Studio album by Bobby Darin
- Released: November 1963
- Recorded: July 1962
- Genre: Folk
- Length: 29:01
- Label: Capitol
- Producer: Nick Venet

Bobby Darin chronology
| Earthy! (1963) | Golden Folk Hits (1963) | Winners (1964) |

= Golden Folk Hits =

Golden Folk Hits is a studio album by American singer Bobby Darin, released in November 1963 by Capitol Records, and arranged by Walter Raim.

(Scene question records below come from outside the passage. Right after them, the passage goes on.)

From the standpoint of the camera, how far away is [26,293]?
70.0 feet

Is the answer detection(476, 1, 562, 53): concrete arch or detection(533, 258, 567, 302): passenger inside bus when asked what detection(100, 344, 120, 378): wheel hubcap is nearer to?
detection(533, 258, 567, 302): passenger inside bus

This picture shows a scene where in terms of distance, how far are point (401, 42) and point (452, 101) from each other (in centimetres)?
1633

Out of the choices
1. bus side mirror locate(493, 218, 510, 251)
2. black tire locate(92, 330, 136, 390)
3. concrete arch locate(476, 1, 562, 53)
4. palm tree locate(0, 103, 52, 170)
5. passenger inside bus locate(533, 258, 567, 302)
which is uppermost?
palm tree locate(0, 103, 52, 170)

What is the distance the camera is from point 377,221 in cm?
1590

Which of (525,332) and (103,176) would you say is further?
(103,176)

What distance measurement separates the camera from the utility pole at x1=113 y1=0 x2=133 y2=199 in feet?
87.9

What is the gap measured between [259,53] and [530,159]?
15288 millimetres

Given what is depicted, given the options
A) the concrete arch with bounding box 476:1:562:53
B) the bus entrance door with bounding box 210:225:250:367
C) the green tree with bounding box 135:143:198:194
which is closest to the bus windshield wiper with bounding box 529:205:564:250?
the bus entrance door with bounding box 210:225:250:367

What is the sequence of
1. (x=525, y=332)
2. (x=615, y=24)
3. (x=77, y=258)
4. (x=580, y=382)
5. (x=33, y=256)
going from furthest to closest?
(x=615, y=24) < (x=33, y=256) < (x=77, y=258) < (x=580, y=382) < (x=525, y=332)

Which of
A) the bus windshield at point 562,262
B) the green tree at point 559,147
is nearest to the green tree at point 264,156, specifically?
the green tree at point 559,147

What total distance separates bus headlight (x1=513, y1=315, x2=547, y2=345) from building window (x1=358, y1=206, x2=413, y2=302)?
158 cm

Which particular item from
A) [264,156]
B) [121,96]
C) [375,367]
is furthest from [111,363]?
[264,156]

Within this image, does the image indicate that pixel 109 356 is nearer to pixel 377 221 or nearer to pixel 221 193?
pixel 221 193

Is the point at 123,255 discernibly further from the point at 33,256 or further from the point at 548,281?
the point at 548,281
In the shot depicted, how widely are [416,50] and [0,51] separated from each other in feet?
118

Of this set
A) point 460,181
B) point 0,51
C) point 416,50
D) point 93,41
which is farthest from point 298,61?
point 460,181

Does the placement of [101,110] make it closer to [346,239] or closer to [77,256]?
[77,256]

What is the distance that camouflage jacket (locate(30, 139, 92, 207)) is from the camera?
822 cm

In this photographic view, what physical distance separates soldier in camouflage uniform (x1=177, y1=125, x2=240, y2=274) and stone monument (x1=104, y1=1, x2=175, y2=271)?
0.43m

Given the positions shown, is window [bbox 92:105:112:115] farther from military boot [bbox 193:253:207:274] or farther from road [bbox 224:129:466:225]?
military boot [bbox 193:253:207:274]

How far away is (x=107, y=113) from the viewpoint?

The album was released on compact disc by EMI in 2002 as tracks 13 through 24 on a pairing of two albums on one CD with tracks 1 through 12 containing Darin's 1963 album, Earthy!.

==Reception==

In his AllMusic review, critic JT Griffith called it "One of the most underappreciated Bobby Darin albums and one of the most exciting to revisit." Variety notes "Darin demonstrates his driving style on "If I Had a Hammer", his country flavor on "Don't Think Twice" and a sensitive feeling on "Blowin' In The Wind"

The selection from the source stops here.